* **DIRECTIONS**
1. From the book review, extract the passage from "Posted by Steve" up to and including "ghost hunter yet.".
2. Please list every geographic place named in the book review.
3. According to the book review, in what year is the novel's story set?

* **PASSAGE GIVEN**
Fri 13 Nov 2009
A Review by Ray O’Leary: JOHN R. KING – The Shadow of Reichenback Falls.
Posted by Steve under Reviews[4] Comments
JOHN R. KING – The Shadow of Reichenbach Falls. Forge, hardcover. First Edition: August 2008.
I was drawn to this one by the idea of having Sherlock Holmes meet up with William Hope Hodgson’s supernatural sleuth Carnacki The Ghost Hunter, albeit in this case, Carnacki isn’t a ghost hunter yet.
The year is 1890, and Thomas Carnacki has been bumming around Europe. He’s just reached Meiringen, Switzerland and is pretty darn hungry, when he spies a pretty young woman named Anna Schmidt carrying a picnic basket. She’s about to hire a carriage to take her up to the foot of Reichenbach Falls, and Carnacki agrees to drive it for the pleasure of her company and part of her lunch.
Shortly after their arrival they spot two men fighting at the top of the falls and one of them plummets over. When he lands they fish him out, but he has amnesia. What’s more, the other fellow starts shooting at them, wounding Carnacki as he drives them to safety.
Soon the three of them will be in a life and death struggle with the man with the gun, a certain Professor Moriarty, while trying to restore the memory of the man they temporarily name Harold Silence — but you all know who he is.

[Entries on spatial positioning]

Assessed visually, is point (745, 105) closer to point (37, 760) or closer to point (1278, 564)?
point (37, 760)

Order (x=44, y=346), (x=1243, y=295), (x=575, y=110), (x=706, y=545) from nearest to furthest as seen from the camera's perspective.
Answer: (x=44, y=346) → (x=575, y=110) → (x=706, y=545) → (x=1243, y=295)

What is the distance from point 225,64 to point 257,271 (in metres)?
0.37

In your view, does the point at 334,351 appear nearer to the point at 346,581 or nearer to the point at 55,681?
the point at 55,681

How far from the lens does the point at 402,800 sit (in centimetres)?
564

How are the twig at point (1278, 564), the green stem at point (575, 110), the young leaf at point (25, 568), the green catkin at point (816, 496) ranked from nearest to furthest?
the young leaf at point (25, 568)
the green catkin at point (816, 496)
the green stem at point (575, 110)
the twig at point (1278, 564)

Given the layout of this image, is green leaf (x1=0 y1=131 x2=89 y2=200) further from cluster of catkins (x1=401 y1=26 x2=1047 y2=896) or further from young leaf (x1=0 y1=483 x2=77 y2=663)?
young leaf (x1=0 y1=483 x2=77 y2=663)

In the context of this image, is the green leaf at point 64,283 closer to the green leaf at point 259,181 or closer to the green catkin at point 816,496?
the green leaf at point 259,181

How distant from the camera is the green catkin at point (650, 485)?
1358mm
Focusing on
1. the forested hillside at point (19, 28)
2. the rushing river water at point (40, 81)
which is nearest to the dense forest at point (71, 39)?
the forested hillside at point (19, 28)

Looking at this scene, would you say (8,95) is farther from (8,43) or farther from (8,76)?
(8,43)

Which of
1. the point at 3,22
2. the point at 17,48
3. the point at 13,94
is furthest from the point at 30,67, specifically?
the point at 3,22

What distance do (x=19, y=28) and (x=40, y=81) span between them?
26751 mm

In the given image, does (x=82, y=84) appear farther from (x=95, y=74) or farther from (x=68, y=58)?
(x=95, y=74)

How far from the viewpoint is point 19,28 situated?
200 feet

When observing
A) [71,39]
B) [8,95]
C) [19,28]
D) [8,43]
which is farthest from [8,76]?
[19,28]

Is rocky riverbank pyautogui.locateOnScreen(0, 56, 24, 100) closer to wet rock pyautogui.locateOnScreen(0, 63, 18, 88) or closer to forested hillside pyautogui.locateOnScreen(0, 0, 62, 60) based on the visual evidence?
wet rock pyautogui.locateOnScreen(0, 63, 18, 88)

* **THE RESPONSES**
1.
Posted by Steve under Reviews[4] Comments
JOHN R. KING – The Shadow of Reichenbach Falls. Forge, hardcover. First Edition: August 2008.
I was drawn to this one by the idea of having Sherlock Holmes meet up with William Hope Hodgson’s supernatural sleuth Carnacki The Ghost Hunter, albeit in this case, Carnacki isn’t a ghost hunter yet.

2. Europe, Meiringen, Switzerland, Reichenbach Falls

3. 1890